Take Your Teen Through the Drive-thru

Creative ways to help teens stay in their lanes while driving.

February 14, 2020

New drivers may be excited about getting out onto the wide-open road, but sometimes that road isn’t quite so wide.

Multi-lane roads – whether they’re on the highway or just have parked cars along the side – may make your teen feel claustrophobic. After all, it can be hard to tell how aligned you are in the lane, and the risk of colliding with another vehicle doesn’t make it any easier. Yet, staying safely in your lane is a crucial habit for new drivers to learn, so what’s the solution?

Here’s a suggestion: practice in the drive-thru.

Keep it simple

For most roadway hazards, it’s better for your teen to get some experience when the stakes are low and they don’t get much lower than navigating your car around a drive-thru. By design, you have to drive slowly through them which means your teen won’t be stressed to make quick decisions. Yet, they also require you stay in your lane while turning, making them a great fit for this lesson.

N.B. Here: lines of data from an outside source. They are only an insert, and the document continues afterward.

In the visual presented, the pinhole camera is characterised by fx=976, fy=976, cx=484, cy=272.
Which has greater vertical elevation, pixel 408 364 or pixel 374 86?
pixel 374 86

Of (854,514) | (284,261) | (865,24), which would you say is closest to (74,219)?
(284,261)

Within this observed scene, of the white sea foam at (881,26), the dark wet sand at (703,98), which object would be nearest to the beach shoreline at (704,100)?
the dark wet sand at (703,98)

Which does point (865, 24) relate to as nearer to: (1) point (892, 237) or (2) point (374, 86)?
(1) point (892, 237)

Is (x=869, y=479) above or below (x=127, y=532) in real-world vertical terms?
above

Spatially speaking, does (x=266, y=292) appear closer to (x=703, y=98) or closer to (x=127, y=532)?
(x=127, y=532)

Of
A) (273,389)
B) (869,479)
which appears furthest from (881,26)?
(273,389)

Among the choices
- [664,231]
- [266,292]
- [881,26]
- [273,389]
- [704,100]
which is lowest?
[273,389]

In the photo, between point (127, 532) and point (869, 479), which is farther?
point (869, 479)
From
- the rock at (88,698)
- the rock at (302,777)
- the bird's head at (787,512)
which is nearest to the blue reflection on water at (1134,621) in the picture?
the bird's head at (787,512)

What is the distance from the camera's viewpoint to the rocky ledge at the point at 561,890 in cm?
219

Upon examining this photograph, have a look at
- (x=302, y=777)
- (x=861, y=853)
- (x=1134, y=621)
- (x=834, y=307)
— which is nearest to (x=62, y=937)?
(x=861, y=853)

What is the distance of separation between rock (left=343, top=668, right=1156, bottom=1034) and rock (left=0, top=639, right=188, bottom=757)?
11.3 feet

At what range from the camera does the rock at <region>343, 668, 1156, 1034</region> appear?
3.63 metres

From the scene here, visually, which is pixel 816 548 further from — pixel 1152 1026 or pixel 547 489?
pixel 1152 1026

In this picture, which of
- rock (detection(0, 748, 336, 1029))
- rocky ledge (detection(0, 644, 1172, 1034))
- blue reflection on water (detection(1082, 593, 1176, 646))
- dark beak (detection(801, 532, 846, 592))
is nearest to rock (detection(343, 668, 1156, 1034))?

You can keep this practice session simple: have your teen take you to a local drive-thru – consider going when it’s mostly empty so your teen is even more comfortable – and handle the entire ordering/pick-up process (though we’ll leave it to you to decide who pays). Your teen will get more comfortable driving in close proximity to the building and other vehicles, while also getting a better sense of how to handle tight curves.

Other real-world substitutes

The goal of this lesson is to teach your teen how to stay in the lane (the food is just a side-benefit) but there are plenty of other ways to do this without paying for a meal each time. If you’re headed to the bank, the pharmacy or somewhere with a parking garage, consider bringing your teen along to get some more experience. Once you start looking, you’ll find lots of similar areas where your teen can practice this skill without getting onto a busy highway (and you can always go when these businesses are closed to save on costs).

During these lessons, you can also talk to your teen about parking while stopped versus only using the brake. The right option might depend on the situation but your teen needs to know which gear the vehicle is in at all times. There can be serious consequences if your teen forgets the vehicle is still in drive, so offer helpful tips like this and help your teen turn them into habits.

As your teen gets more experience behind the wheel, look for more opportunities to cover the driving issues that you may have skipped over. Your teen likely won’t have to order at a drive-thru in order to get a license but that doesn’t mean he or she won’t benefit from the lesson.